Accettare un Natale diverso
Significa evitare che una terza ondata ci privi della possibilità di passare un altro Natale con i nostri cari
Non è tanto o solo una questione di vacanze, divertimento, regali o brindisi. Le feste di Natale sono anche e soprattutto un pezzo della nostra storia e della nostra identità, qualcosa che ci rammenta da dove veniamo e chi siamo. Ci sono ricordi che tutte e tutti ci portiamo dentro sin dall' infanzia: l' albero addobbato o il presepe, le lucine colorate o le coccole dei nonni, la calza della Befana o i fuochi d' artificio; ci sono anni in cui la memoria è appannata dal dolore di una perdita o di un fallimento; ma ce ne sono tanti altri in cui, invece, quelle ore passate ad aspettare la nascita di Gesù bambino o il cenone ci hanno sorpresi pieni di speranze, pronti a correre verso il futuro circondati dall' affetto e dalla presenza delle persone più care. Il Natale è uno di quei momenti in cui ci si ritrova in famiglia, e poco importa il tipo di famiglia, poco importa che si tratti di una di quelle tradizionali o di una famiglia arcobaleno, di una famiglia monoparentale o di una allargata; importa persino poco se i nostri genitori, i nostri nonni, i nostri figli o noi stessi siamo cattolici oppure atei. Ci si ritrova in famiglia e, anche solo per poche ore, si riescono a mettere tra parentesi fragilità e tristezze, solitudine e routine.

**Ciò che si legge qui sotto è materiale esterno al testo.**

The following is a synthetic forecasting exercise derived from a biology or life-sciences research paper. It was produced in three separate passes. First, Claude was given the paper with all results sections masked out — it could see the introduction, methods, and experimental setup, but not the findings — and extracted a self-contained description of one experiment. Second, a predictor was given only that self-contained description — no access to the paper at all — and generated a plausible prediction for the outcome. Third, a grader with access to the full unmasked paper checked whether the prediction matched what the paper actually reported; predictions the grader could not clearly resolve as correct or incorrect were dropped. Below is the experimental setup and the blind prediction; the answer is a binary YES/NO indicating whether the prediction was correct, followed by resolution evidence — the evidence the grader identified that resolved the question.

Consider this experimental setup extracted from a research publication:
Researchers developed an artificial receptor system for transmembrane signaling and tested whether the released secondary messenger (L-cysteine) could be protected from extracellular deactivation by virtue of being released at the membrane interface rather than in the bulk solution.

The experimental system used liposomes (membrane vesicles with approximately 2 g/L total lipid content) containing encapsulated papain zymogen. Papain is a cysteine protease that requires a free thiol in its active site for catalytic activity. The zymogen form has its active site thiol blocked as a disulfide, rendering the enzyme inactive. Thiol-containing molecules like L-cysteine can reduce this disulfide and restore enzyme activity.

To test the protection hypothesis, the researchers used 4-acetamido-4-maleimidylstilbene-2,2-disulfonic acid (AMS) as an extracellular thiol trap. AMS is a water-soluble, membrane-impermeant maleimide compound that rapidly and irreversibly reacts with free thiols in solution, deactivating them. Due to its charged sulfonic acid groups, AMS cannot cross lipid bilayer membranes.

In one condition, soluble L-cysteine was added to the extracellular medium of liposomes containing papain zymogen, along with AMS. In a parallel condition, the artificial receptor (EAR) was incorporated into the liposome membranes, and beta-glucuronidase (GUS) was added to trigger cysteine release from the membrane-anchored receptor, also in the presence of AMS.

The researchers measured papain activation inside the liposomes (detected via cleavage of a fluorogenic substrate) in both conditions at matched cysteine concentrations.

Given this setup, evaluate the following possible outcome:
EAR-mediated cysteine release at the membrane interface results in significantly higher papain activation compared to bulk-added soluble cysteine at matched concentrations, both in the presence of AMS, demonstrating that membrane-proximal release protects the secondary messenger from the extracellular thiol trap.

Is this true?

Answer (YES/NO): YES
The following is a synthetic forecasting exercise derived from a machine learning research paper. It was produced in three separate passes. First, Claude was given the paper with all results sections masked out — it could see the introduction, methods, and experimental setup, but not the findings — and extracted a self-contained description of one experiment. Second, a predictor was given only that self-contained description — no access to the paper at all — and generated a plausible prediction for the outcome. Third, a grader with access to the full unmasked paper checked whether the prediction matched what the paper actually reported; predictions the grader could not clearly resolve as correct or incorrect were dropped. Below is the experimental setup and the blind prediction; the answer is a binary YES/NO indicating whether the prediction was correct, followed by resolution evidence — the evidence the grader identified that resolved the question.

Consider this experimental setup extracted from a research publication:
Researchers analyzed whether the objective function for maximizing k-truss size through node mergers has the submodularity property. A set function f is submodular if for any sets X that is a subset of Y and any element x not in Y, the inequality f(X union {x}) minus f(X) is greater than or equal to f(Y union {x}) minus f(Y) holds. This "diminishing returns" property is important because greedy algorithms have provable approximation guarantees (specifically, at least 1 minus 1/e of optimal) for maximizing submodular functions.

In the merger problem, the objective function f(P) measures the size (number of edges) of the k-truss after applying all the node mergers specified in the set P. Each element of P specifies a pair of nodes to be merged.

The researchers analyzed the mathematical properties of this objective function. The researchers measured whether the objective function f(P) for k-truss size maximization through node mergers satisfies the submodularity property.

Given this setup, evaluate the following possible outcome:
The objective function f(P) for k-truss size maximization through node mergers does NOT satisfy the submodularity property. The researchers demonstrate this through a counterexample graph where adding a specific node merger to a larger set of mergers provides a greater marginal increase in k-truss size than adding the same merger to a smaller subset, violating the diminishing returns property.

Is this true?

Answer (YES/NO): YES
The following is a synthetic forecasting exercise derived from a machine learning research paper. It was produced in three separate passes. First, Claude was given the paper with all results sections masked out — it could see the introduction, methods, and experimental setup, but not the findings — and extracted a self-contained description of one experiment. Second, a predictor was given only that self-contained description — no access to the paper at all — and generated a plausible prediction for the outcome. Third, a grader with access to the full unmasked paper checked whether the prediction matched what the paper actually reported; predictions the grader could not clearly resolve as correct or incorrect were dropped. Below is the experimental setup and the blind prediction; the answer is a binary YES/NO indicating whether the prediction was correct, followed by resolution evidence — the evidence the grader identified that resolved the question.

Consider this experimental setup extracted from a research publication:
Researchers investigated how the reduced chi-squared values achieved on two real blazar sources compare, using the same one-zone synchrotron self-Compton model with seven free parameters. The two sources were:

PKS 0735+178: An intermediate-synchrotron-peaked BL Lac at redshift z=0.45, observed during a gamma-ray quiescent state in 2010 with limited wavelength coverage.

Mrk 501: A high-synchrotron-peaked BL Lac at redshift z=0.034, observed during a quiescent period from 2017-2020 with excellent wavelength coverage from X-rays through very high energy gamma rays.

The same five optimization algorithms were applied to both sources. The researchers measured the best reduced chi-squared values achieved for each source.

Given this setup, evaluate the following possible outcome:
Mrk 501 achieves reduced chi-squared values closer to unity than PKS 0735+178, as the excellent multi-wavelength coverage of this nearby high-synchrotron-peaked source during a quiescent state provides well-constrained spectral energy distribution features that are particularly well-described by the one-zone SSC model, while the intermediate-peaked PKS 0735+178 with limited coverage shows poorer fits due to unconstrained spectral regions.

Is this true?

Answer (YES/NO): NO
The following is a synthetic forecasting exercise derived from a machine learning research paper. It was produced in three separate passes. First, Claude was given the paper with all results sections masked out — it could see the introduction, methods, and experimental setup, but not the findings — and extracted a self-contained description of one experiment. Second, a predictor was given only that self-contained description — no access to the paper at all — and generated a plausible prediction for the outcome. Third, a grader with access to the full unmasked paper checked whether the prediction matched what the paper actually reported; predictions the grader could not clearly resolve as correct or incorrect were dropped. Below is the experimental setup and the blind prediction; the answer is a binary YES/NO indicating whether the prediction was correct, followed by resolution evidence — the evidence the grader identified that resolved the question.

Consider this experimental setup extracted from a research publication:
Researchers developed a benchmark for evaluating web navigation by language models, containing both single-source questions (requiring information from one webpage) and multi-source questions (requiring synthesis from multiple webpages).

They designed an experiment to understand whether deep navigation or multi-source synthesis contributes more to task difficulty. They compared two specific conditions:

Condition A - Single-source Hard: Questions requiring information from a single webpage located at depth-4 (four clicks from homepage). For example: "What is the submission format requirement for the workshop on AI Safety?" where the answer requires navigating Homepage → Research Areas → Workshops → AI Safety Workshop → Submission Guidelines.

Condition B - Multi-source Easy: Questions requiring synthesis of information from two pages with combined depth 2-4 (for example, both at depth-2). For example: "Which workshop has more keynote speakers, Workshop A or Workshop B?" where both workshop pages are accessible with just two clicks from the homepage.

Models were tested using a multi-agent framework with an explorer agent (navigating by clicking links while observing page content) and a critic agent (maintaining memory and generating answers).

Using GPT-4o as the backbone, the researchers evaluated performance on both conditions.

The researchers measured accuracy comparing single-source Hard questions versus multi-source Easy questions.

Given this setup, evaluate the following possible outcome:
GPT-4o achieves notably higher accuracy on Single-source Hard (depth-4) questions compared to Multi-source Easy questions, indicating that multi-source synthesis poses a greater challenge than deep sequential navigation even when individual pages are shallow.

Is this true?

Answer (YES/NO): NO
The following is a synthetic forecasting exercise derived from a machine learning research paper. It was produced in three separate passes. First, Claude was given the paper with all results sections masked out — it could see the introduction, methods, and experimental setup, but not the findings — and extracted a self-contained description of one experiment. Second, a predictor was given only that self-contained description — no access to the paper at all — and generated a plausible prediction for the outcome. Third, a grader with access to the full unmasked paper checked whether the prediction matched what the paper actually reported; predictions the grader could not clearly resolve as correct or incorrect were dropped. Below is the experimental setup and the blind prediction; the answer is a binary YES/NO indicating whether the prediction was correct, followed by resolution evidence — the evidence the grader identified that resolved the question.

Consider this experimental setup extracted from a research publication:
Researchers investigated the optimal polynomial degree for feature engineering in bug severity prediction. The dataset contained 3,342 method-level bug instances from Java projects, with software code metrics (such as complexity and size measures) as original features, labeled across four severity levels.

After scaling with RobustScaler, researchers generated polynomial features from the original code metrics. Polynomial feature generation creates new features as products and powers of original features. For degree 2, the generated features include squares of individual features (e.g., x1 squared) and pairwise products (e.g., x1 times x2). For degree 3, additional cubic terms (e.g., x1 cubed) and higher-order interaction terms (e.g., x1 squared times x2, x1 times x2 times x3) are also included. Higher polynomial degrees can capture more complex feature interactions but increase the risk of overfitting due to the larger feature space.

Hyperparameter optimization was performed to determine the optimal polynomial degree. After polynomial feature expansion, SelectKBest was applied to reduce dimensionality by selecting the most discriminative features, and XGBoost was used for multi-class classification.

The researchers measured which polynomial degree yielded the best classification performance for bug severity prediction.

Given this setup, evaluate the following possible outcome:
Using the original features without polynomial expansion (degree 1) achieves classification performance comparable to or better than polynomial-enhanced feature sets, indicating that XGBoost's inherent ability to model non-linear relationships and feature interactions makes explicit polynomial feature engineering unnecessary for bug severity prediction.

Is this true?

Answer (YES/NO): NO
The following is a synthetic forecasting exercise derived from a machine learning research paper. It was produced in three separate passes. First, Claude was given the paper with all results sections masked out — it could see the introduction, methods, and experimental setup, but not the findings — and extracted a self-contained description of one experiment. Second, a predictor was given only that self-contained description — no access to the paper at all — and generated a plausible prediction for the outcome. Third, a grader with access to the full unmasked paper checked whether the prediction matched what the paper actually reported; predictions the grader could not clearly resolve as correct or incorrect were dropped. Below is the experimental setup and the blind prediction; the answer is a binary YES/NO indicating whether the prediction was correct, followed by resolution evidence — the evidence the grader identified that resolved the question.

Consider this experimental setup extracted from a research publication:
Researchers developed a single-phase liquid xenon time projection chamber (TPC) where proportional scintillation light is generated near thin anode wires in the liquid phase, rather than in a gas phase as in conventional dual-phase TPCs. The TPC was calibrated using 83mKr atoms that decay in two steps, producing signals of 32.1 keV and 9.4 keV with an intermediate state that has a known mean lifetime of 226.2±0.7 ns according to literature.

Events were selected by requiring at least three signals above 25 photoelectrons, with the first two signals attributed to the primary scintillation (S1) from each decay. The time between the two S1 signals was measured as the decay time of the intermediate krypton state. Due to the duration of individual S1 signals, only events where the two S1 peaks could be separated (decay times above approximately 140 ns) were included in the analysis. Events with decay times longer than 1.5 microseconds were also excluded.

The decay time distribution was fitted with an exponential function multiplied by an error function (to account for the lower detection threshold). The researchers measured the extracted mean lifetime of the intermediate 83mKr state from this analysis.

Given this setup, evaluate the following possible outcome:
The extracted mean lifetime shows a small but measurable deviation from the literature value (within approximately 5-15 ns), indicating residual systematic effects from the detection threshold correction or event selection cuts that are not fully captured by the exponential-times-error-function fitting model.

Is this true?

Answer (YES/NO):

Il Natale è uno di quei riti - forse il più importante - che permettono non solo di rafforzare il sentimento di solidarietà tra i componenti di una comunità, ma anche di esprimere e rielaborare emozioni e conflitti non risolti. Come scrisse nel 1951 l' antropologo neozelandese Raymond Firth: "Il rito può essere definito come un tipo di attività strutturata, di natura eminentemente simbolica e con un referente non empirico, come una regola sancita socialmente". Che poi significa - per dirla con parole più semplici - che un rito come quello natalizio consiste a "dire" e "fare" parole e gesti che, riproducendosi anno dopo anno, ci permettono di trovare un' ancora di salvataggio anche quando siamo travolti dall' incertezza. Il Natale è così importante per tante persone proprio perché consolida la nostra identità personale e familiare, sociale e comunitaria, senza che il passare inesorabile del tempo distrugga quel nucleo essenziale attorno al quale ruotano le nostre scelte, modificando costantemente chi siamo e ciò che desideriamo.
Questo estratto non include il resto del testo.